Visual fields of mild birdshot retinochoroiditis patients not having needed systemic therapy. The top row of visual fields (A1, B1 and C1) shows disturbance of visual fields at presentation, and the bottom row (A2, B2 and C2) shows the visual fields obtained at the last follow-up. These patients responded to simple periocular injections of triamcinolone acetonide allowing to avoid systemic therapy with an improvement of the visual field mean defect from 5.05 ± 3.27 to 1.78 ± 0.95 (p = 0.02) after a mean follow-up of 9.3 ± 4.6 years
BRC fundus lesions
Depigmented BRC fundus lesions were present faintly in patient 1 and 2, and numerous and bilaterally present in patient 3. Fundus score was 1.66 ± 1.61 (out of a possible maximal score of 4) at presentation and 1.66 ± 1.15 at last follow-up, indicating that there was no evolution of BRC lesions during the mean follow-up of 9 years (Fig. 2).

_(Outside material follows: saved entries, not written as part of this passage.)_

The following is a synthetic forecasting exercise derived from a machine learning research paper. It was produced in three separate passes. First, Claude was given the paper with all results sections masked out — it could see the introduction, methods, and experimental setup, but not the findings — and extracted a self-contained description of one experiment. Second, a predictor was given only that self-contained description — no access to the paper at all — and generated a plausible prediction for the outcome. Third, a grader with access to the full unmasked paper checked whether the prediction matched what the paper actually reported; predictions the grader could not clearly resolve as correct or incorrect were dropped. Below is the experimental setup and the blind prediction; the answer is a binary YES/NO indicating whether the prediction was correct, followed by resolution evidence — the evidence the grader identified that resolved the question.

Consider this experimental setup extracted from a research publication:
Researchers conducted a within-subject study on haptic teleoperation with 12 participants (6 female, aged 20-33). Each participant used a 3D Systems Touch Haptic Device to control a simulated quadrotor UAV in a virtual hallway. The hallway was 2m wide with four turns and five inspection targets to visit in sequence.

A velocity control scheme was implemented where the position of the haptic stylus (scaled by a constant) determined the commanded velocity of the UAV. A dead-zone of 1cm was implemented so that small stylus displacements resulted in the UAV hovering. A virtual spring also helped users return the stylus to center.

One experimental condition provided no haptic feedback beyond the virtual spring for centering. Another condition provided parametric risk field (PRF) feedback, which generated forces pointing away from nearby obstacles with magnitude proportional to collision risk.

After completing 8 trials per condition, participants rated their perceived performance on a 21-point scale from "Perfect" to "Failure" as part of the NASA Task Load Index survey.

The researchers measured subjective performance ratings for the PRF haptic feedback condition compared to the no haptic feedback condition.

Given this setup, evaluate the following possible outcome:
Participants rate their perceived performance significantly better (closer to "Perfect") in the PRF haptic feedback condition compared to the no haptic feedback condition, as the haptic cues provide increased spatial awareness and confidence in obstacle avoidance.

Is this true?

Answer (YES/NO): NO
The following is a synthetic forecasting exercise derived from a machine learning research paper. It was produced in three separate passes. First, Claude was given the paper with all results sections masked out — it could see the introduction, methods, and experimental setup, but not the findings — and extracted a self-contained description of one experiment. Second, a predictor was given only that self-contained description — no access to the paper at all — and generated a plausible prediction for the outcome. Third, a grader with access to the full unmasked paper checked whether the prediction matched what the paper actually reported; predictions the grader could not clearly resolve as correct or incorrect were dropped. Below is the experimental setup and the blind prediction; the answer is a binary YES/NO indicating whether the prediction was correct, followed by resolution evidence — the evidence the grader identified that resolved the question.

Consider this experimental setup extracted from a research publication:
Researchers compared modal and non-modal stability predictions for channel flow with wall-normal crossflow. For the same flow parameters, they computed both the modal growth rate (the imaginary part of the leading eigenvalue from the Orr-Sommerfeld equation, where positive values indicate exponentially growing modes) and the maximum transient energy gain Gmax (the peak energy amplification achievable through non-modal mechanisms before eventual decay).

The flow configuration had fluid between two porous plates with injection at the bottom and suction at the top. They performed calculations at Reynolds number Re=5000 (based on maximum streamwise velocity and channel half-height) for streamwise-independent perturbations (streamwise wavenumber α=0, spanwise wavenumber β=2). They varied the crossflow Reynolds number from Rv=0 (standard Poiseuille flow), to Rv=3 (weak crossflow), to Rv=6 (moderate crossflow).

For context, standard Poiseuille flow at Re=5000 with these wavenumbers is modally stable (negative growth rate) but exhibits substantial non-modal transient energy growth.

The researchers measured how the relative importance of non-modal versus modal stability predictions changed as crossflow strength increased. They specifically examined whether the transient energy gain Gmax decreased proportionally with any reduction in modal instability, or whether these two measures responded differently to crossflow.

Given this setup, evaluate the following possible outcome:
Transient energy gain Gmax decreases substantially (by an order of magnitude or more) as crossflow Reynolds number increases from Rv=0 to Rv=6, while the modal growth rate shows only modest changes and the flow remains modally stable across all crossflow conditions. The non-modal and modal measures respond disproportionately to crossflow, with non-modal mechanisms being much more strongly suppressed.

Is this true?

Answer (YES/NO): NO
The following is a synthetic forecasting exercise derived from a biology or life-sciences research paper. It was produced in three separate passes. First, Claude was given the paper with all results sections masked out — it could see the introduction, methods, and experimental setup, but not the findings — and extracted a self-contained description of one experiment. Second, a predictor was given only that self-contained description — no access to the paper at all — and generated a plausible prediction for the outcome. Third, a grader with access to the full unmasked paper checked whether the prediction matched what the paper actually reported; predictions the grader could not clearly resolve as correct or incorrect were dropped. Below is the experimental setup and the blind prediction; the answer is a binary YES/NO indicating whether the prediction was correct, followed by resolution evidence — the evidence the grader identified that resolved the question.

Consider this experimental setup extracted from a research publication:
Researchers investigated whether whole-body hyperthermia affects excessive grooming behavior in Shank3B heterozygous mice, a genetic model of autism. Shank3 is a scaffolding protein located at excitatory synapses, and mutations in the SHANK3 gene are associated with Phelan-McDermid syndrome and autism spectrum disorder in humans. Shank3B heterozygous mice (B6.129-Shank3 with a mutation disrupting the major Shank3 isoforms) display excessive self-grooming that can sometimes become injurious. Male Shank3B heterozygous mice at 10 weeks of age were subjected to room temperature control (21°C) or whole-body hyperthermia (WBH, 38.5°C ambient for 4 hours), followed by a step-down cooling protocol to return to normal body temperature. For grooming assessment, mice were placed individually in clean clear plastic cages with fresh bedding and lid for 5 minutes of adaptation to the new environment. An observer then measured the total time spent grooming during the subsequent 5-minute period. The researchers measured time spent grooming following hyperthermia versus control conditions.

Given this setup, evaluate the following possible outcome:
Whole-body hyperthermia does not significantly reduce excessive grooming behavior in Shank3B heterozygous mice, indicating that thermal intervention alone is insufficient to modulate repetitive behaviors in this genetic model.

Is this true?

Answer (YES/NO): NO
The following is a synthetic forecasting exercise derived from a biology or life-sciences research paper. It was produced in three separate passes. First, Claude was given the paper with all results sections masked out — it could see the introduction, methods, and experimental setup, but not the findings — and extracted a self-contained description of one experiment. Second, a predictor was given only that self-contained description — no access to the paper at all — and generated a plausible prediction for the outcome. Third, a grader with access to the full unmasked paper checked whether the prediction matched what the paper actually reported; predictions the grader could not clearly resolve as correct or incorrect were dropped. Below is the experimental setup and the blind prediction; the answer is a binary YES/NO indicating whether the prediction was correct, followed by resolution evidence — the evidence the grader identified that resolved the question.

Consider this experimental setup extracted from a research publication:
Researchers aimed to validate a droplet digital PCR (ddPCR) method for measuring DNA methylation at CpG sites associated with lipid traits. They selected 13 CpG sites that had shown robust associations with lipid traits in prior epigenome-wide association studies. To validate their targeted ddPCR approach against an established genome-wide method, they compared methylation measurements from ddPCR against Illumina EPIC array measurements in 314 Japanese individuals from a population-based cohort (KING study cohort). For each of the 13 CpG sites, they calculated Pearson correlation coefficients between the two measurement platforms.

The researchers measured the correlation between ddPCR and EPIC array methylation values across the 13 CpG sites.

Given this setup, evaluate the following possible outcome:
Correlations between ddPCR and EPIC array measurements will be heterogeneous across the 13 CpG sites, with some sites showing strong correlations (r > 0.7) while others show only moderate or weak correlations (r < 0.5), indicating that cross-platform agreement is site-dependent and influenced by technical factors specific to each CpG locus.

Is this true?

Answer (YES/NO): NO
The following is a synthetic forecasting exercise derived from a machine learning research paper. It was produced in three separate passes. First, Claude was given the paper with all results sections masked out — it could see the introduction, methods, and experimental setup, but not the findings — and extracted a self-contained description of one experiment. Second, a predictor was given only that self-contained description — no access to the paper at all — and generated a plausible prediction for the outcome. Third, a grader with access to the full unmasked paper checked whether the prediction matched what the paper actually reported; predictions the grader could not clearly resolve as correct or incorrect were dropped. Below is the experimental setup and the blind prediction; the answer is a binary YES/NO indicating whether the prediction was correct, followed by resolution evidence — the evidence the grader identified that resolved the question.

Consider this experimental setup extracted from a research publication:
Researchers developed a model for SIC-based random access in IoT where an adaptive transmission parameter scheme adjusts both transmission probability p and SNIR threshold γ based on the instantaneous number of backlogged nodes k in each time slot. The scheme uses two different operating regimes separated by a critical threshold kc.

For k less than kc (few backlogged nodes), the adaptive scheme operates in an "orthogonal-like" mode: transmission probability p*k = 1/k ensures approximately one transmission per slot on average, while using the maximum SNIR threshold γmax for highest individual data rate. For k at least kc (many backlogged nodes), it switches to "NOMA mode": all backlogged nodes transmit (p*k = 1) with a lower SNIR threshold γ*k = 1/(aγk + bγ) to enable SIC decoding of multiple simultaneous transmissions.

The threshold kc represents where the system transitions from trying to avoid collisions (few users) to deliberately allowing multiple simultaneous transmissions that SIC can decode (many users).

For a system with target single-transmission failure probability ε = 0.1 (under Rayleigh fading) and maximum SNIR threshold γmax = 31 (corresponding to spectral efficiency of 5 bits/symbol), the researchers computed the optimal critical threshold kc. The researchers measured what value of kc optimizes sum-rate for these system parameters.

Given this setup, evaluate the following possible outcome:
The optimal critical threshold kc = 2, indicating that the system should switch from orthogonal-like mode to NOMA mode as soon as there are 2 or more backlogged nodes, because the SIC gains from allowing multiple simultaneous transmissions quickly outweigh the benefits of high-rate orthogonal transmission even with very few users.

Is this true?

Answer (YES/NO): NO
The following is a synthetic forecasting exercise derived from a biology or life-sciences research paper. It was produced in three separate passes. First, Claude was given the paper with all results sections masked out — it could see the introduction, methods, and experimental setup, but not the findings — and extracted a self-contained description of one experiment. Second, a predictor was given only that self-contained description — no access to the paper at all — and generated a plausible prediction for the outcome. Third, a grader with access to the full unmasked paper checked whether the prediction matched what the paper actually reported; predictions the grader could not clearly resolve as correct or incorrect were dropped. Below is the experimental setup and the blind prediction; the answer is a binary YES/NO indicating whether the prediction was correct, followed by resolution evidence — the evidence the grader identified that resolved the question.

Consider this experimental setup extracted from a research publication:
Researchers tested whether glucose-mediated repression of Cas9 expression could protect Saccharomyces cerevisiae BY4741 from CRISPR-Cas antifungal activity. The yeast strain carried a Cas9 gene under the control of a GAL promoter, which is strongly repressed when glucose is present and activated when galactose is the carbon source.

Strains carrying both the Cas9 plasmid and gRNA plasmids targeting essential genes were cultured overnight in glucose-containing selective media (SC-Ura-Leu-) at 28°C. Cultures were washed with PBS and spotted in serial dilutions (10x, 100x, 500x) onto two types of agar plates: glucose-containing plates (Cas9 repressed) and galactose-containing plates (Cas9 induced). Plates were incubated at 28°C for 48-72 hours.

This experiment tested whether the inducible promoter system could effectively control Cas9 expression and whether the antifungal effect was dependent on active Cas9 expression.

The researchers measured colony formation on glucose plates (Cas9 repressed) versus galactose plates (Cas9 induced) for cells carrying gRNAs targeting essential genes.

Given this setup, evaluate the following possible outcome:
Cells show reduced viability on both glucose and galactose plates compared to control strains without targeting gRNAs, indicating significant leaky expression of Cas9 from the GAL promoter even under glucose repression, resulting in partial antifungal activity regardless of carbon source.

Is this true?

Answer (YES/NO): NO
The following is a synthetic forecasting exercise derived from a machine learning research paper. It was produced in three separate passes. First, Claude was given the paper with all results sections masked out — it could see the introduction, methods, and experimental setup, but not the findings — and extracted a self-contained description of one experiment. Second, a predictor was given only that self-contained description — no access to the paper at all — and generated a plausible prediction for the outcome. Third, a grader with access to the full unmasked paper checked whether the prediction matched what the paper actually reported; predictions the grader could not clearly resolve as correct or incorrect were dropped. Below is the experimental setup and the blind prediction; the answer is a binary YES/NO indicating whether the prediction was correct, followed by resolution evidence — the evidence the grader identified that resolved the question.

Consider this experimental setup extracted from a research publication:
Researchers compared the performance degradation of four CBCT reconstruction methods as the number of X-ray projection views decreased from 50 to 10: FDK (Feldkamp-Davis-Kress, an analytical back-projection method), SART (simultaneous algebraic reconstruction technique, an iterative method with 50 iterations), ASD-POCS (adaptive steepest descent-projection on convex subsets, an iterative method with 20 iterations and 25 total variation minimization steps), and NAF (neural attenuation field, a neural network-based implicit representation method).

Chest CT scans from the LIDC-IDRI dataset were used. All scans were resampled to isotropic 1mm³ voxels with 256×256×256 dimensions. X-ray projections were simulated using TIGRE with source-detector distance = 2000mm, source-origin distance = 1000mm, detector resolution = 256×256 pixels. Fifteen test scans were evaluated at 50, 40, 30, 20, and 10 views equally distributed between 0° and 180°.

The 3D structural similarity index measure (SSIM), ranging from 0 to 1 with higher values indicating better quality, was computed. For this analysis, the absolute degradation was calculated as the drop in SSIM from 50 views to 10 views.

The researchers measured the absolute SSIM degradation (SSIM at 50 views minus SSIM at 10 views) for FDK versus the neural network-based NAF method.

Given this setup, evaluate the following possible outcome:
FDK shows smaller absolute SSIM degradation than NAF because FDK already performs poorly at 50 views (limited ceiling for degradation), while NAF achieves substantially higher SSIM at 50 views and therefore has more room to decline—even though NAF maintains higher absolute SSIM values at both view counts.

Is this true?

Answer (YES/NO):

Evolution of BRC fundus lesions in mild retinochoroiditis patients not having needed systemic treatment. In total, 2/3 patients showed moderate presence of BRC fundus lesions in the principally affected eye (A1 and B1) and one patient showed a substantial grade of lesions in both eyes (C1a and C1b). There was no evolution of the grade of BRC fundus lesions after a mean follow-up of 9.3 ± 4.6 years (A2, B2, C2a and C2b) with a stable mean score at presentation and on last follow-up (1.66 ± 1.6 vs. 1.66 ± 1.15)
FA and ICGA
At presentation, choroiditis was present in both eyes of all patients at a substantial degree with a mean ICGA score of 11.66 ± 3.44 (out of a maximal score of 40) which decreased to 4.25 ± 2.87 at last follow-up, indicating absence of progression. Retinal involvement was less pronounced amounting to a score of 2.25 ± 3.20 (out of a maximal possible score of 40) at presentation and decreasing to 2.00 ± 4.00 at last follow-up, indicating that retinal vasculitis was less responsive to periocular therapy (Fig. 3).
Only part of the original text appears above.